Archaica: The Path of Light – Recensione Nintendo Switch

Aldilà dei gusti personali, categorie di videogiochi, che possono piacere o no, apprezzo sempre il lavoro svolto da un team indipendente. Spesso, sono formati da poche persone e con risorse limitate.  Soprattutto, la limitazione tecnologica, può rappresentare un vero campo minato per il risultato finale del prodotto.

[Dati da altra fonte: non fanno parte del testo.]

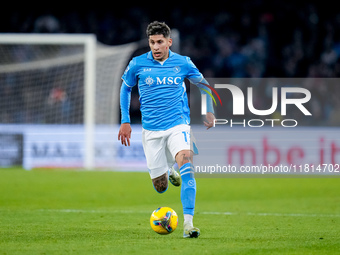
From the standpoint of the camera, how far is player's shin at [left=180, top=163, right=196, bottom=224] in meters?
7.18

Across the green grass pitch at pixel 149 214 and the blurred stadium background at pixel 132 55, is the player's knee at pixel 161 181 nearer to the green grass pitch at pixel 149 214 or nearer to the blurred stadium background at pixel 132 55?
the green grass pitch at pixel 149 214

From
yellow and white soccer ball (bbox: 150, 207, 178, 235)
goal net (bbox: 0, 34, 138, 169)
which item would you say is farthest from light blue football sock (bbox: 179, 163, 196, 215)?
goal net (bbox: 0, 34, 138, 169)

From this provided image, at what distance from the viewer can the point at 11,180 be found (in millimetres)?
15609

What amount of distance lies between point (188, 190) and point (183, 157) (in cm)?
35

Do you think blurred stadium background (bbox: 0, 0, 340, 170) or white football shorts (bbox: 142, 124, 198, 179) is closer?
white football shorts (bbox: 142, 124, 198, 179)

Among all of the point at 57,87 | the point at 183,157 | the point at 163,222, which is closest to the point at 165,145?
the point at 183,157

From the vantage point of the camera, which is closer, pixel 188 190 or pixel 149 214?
pixel 188 190

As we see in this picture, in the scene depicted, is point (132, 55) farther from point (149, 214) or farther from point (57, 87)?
point (149, 214)

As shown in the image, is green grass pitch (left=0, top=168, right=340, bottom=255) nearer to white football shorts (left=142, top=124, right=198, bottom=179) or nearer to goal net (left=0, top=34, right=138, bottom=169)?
white football shorts (left=142, top=124, right=198, bottom=179)

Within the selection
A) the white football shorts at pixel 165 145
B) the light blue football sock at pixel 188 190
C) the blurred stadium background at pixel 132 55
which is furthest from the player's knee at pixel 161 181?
the blurred stadium background at pixel 132 55

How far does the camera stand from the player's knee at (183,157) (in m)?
7.30

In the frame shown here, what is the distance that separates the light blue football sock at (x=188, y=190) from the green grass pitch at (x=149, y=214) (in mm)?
332

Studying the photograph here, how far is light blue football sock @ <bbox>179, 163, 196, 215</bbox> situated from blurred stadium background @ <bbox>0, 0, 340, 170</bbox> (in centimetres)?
1092

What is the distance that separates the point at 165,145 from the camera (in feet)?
25.5
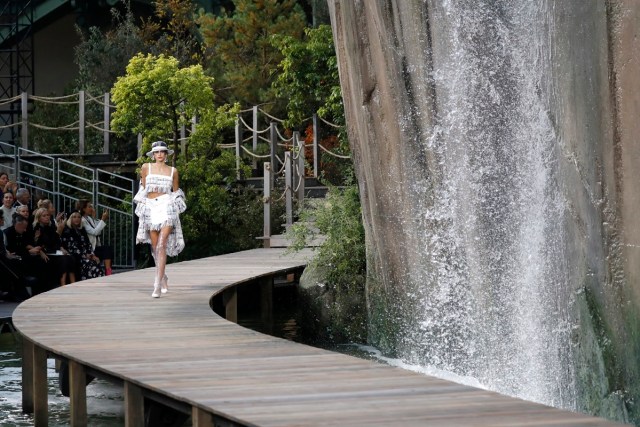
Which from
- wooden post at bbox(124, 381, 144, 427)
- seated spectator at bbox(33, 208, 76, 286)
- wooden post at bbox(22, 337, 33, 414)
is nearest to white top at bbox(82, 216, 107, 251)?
seated spectator at bbox(33, 208, 76, 286)

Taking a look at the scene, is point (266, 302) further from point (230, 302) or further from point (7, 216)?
point (7, 216)

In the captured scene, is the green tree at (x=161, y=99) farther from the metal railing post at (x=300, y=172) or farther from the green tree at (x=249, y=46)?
the green tree at (x=249, y=46)

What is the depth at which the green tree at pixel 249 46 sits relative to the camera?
93.4 ft

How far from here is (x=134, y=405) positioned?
351 inches

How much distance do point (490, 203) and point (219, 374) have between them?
5.41 m

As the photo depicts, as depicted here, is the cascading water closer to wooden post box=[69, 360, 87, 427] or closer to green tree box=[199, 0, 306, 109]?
wooden post box=[69, 360, 87, 427]

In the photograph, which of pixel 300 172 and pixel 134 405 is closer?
pixel 134 405

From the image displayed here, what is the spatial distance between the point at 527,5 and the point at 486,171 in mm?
1631

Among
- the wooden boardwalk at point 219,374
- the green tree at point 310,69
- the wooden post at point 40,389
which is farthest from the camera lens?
the green tree at point 310,69

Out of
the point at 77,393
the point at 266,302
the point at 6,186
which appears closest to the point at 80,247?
the point at 6,186

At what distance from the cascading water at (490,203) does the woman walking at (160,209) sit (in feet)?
8.20

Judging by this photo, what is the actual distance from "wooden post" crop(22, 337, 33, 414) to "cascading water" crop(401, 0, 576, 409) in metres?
4.19

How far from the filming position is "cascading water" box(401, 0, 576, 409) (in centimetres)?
1274

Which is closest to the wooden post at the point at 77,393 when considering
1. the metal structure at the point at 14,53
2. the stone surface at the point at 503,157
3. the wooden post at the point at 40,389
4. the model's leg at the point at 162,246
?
the wooden post at the point at 40,389
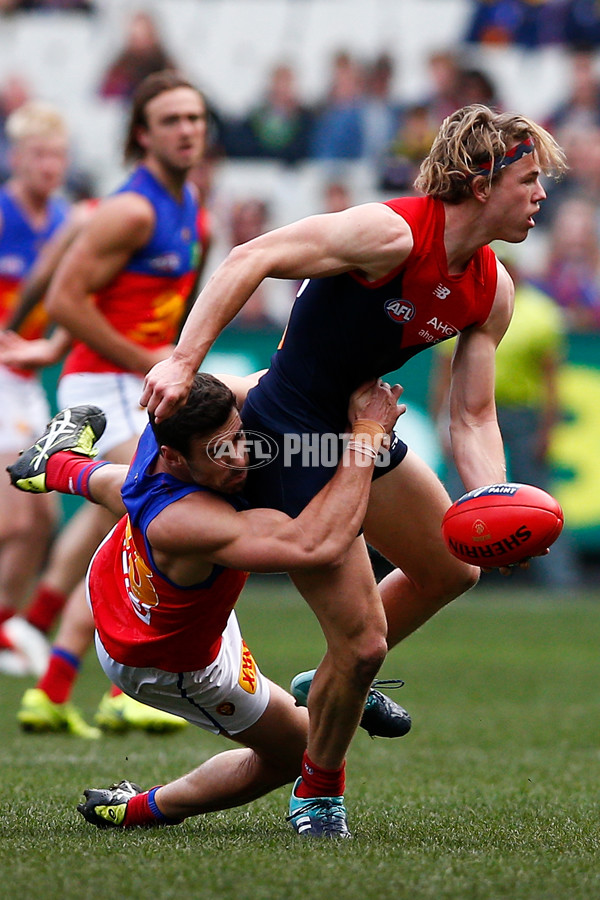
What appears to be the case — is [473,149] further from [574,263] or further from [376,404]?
[574,263]

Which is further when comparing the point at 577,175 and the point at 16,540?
the point at 577,175

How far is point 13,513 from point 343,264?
424 cm

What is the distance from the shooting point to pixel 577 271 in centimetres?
1255

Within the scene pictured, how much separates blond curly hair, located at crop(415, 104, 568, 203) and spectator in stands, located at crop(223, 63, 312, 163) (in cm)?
1058

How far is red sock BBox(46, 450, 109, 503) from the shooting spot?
4141 mm

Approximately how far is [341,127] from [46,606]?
8.80 metres

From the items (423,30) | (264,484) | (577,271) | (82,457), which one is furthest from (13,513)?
(423,30)

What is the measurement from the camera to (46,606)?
6.59 m

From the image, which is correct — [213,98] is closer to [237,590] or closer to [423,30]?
[423,30]

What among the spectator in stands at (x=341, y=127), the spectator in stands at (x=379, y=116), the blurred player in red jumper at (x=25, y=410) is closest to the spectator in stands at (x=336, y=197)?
the spectator in stands at (x=379, y=116)

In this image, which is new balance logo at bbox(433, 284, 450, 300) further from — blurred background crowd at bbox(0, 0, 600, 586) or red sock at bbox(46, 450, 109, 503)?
blurred background crowd at bbox(0, 0, 600, 586)

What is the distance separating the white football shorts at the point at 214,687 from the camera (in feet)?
12.3

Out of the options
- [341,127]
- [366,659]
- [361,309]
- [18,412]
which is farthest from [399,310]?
[341,127]

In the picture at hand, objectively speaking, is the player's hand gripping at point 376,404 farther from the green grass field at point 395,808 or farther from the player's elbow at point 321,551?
the green grass field at point 395,808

Non è il caso della software house indie “Two Mammoths” formata principalmente dai due fratelli polacchi Marcin e Piotr Turecki, che insieme al publisher Drageus Games sono felici di annunciare, che Archaica: The Path of Light sarà rilasciato su Nintendo Switch il 24 Aprile di quest’anno, ed è la versione che ho provato, per questa recensione. Il titolo, arriverà anche su Xbox e Playstation4.

STORIA

Mi ritrovo di fronte a un puzzle game, dove sarebbe sufficiente leggere le istruzioni e iniziare a cimentarmi nei vari livelli che il videogioco propone. Invece no, i fratelli Marcin e Piotr di Two Mammoths non si sono limitati a questo, ma hanno pensato anche di raccontare una storia, criptica per certi versi, ma sempre meglio di fredde istruzioni su come giocare, in linea con la natura di questo titolo puzzle.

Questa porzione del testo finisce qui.